When I set out this month to do NaNoWriMo, my only goal was to reach 30,000 words. That, and to recapture some of my so forgotten memories. While I am still quite a ways away from reaching 30,000 words, I did accomplish my second task of recapturing memories. When Chris and I went to John K. King Books a while back, a lone tattered copy of one of the Wizard of OZ books made me weep right there among the dusty shelves as it jostled a lodged memory from the back of my head--as a child I owned the entire set. In my memories it was a complete set of some 40+ first editions given to me by my Russian grandmother (on my biological father's side)--I'm not sure if there were really first editions, but I was taken back to when I held those books in my four-year-old hands in awe of the sketches held inside its covers. But inside the pages there were lands that I could be transported off to while my mother read to me until I fell asleep or whenever I wanted when the yelling started and the doors began to slam.
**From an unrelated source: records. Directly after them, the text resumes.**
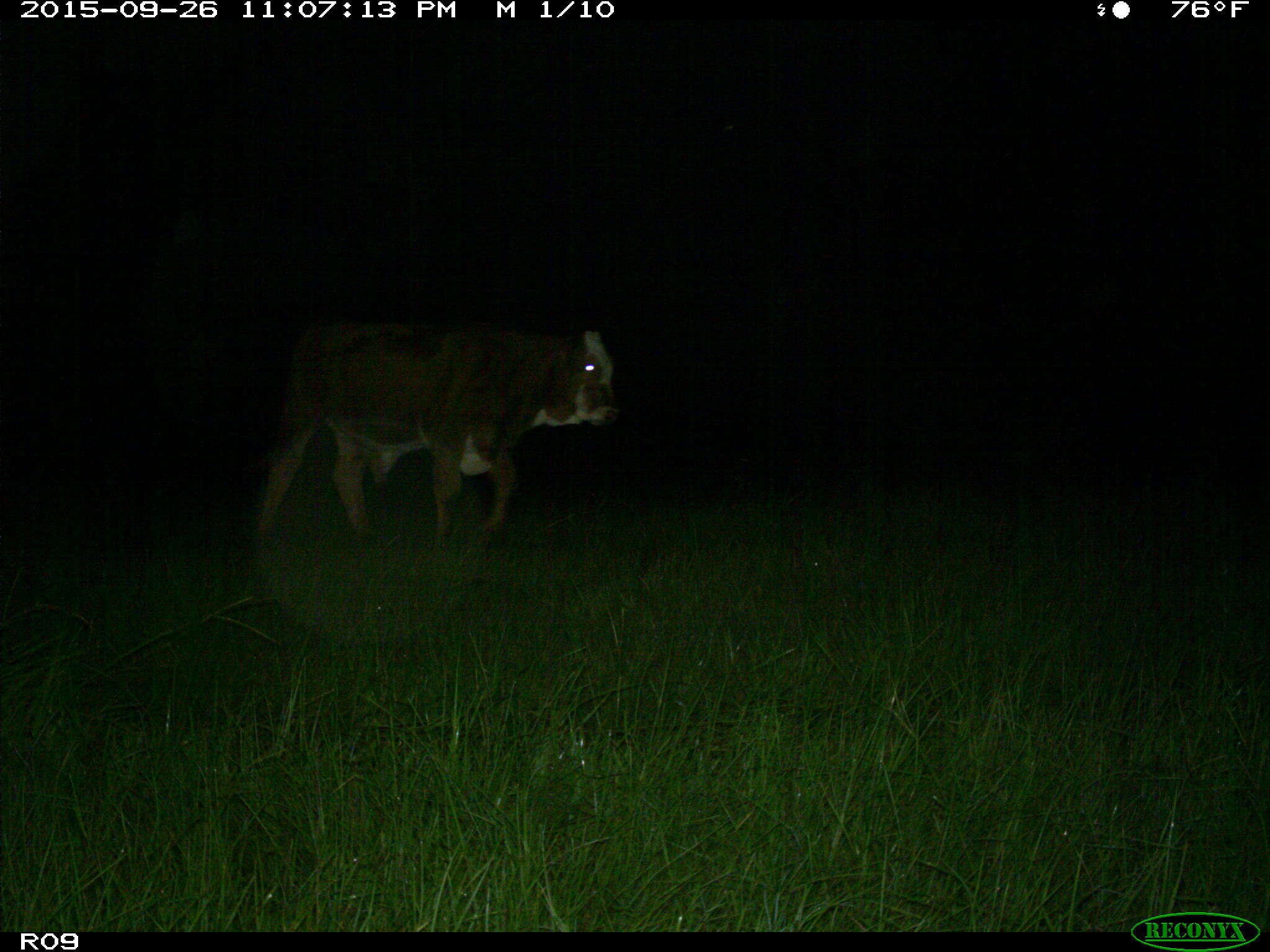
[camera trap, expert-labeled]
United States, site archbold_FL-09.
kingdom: Animalia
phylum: Chordata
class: Mammalia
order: Artiodactyla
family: Bovidae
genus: Bos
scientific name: Bos taurus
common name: domestic cow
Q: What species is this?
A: Bos taurus (domestic cow).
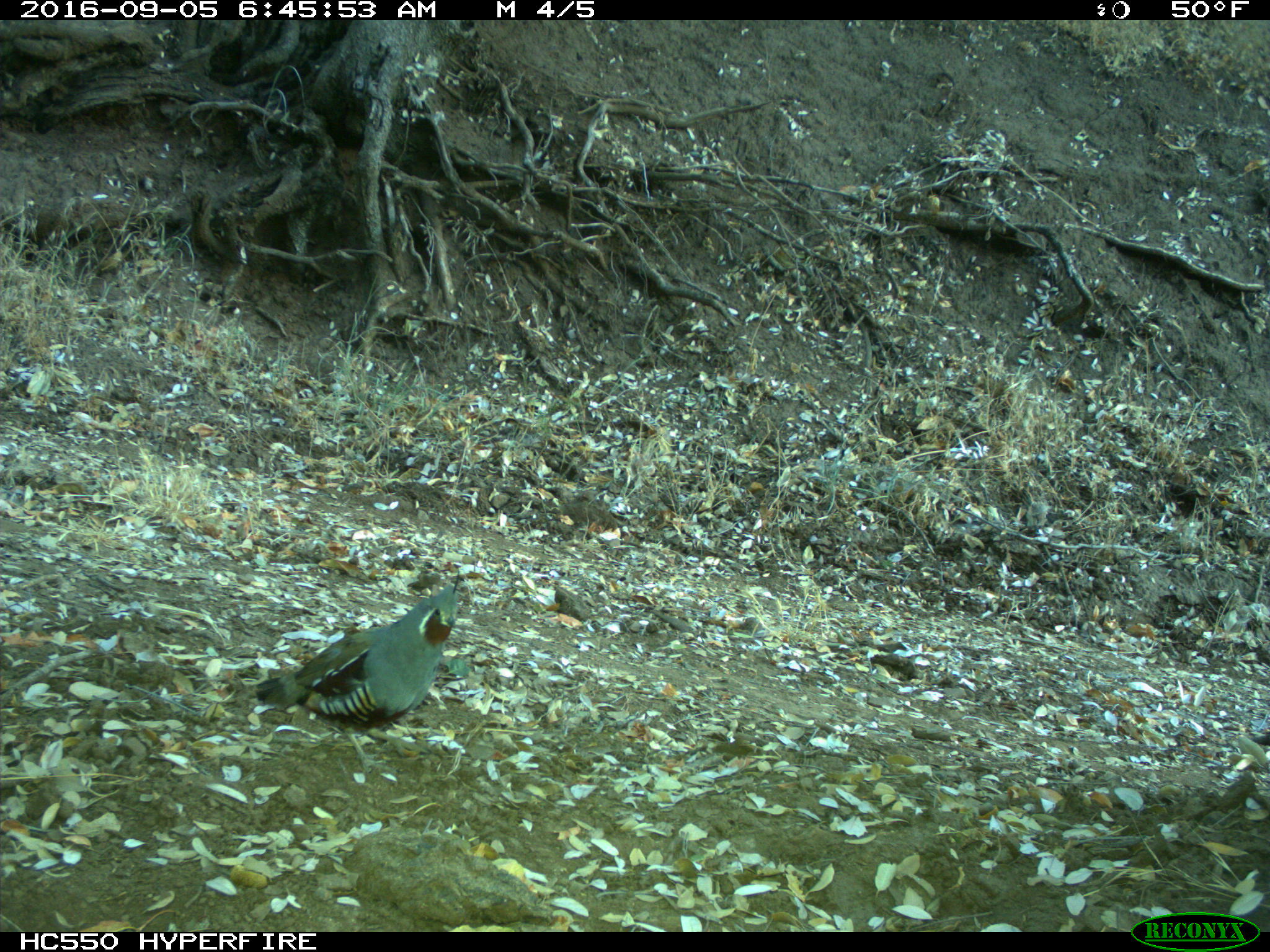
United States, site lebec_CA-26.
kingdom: Animalia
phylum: Chordata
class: Aves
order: Galliformes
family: Odontophoridae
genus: Callipepla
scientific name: Callipepla californica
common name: california quail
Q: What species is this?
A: Callipepla californica (california quail).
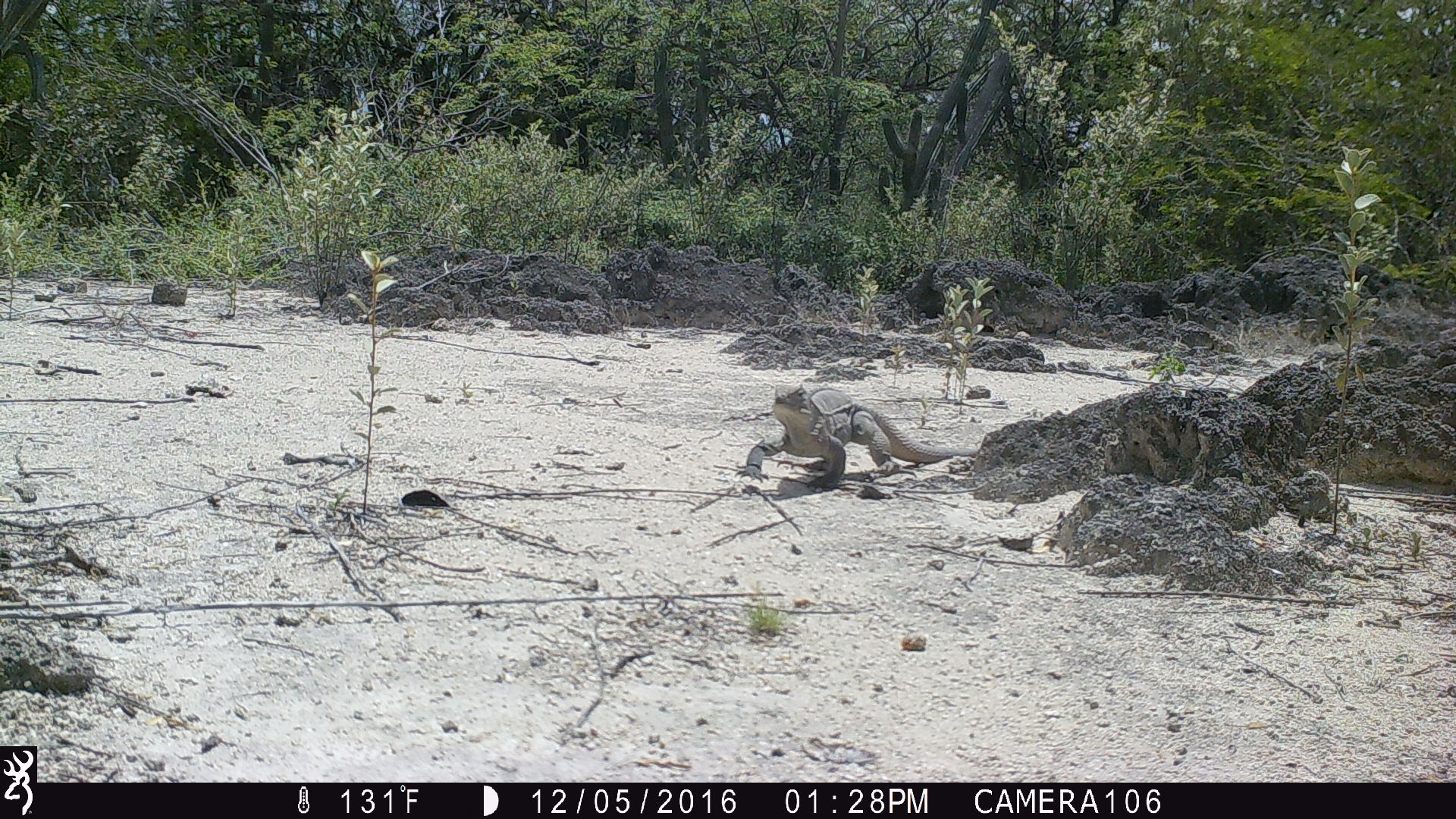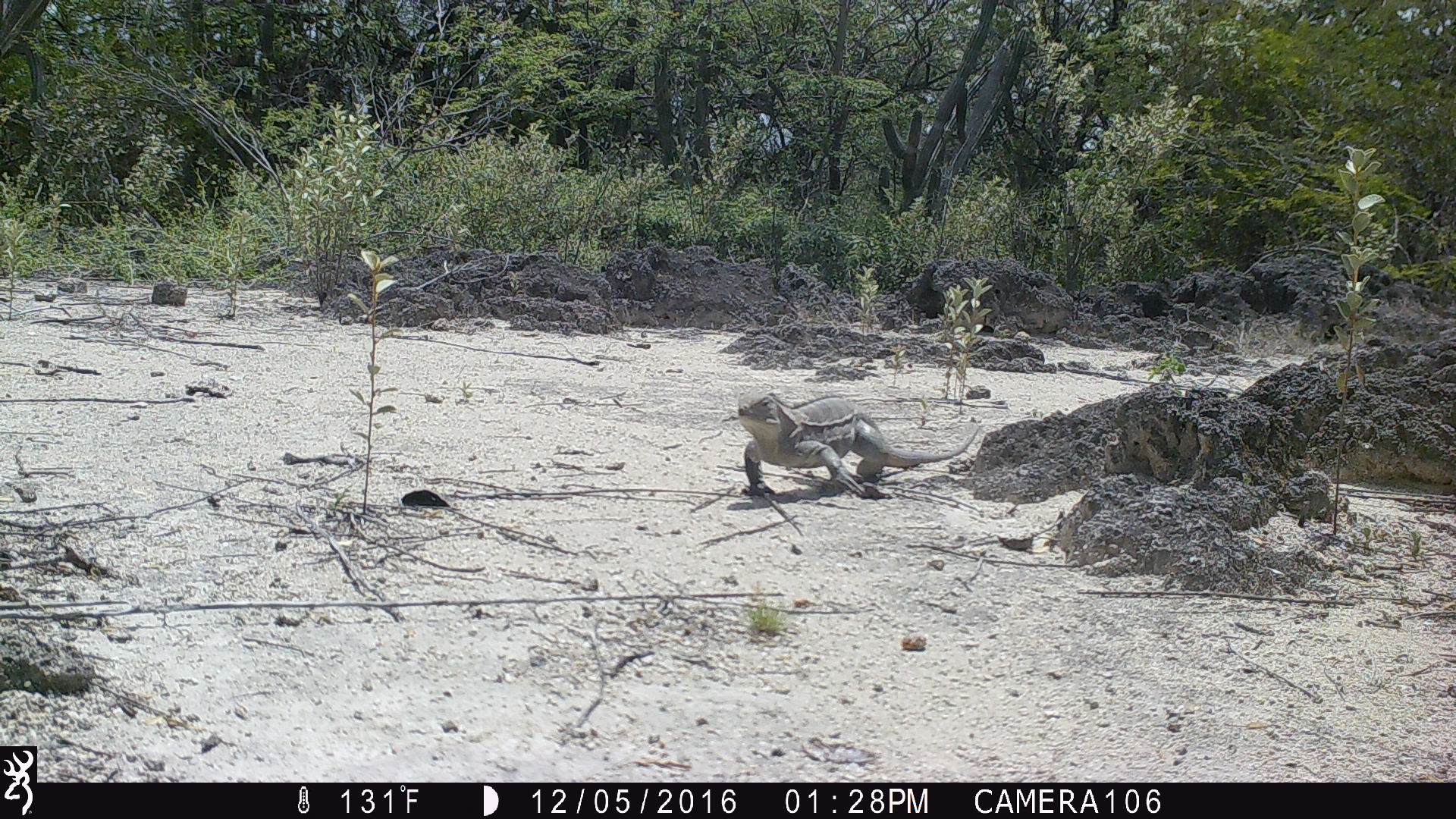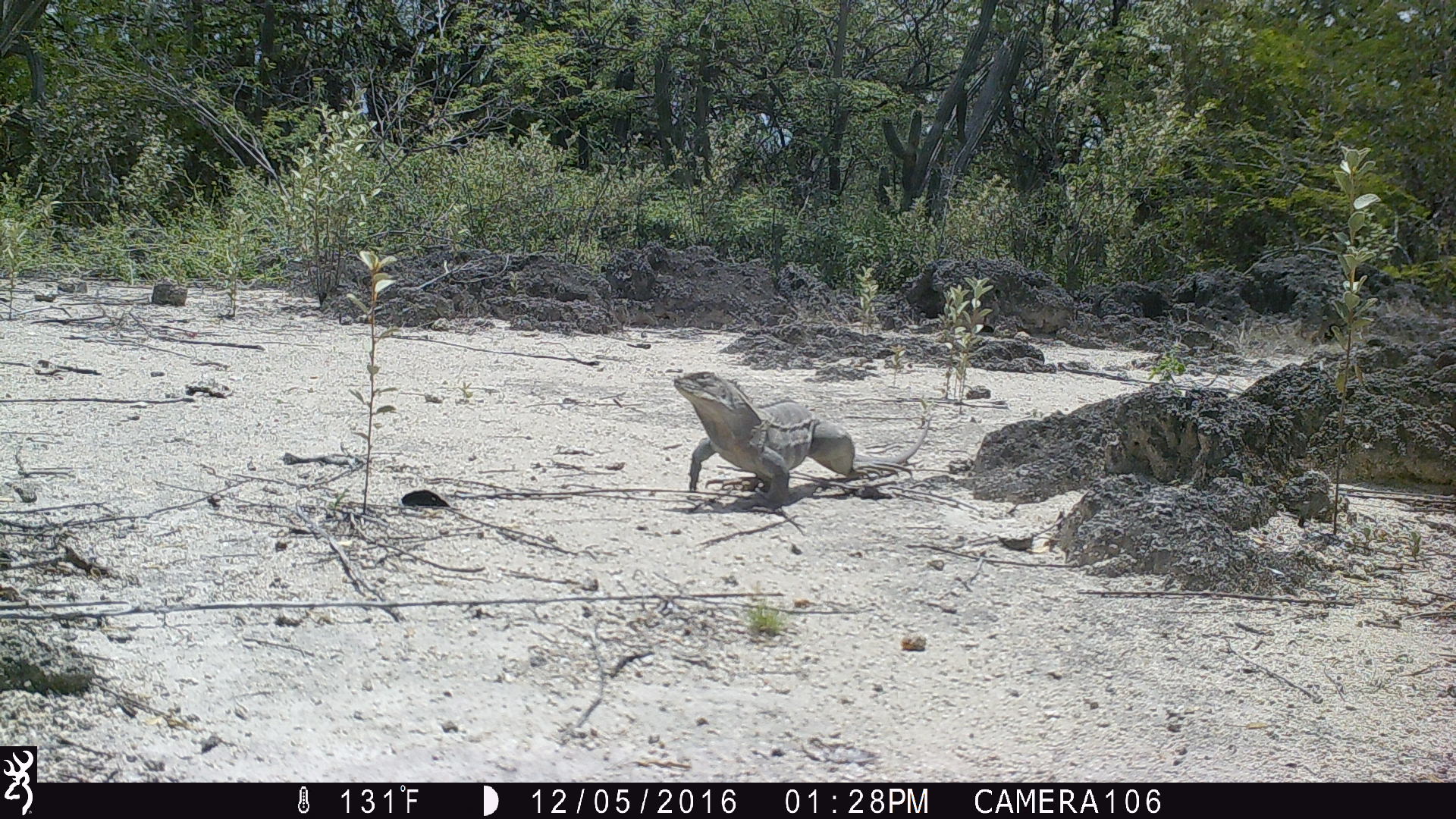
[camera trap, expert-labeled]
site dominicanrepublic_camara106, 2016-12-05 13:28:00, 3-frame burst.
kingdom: Animalia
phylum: Chordata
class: Reptilia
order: Squamata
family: Iguanidae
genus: Iguana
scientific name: Iguana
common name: typical iguanas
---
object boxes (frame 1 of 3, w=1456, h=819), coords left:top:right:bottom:
iguana: 719:385:974:492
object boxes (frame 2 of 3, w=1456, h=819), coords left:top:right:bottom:
iguana: 729:391:980:502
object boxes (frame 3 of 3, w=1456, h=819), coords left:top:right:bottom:
iguana: 666:367:921:504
I don't know what ever came of those books--we left rather abruptly from our home on Oliver Street in Hamtramck to live in random motel rooms with a man I barely knew who I would come to know as Daddy. And not only did we (my mother and I) leave without my beloved books, we also left without shoes on our feet--which is an entirely different story in itself (the one I am writing for NaNo), but I say all this because when I look back to that time in my life those books mean the most to me. Somehow in those pages I feel connected back to that street I grew up on.. to the grandmother I barely knew, and the father I never met.
And so here I am holding two treasured copies--recreating memories if you will--and I swear by whomever or whatever deity that I am going to pass them onto my own daughter who will never be forced to leave all she ever had or knew behind.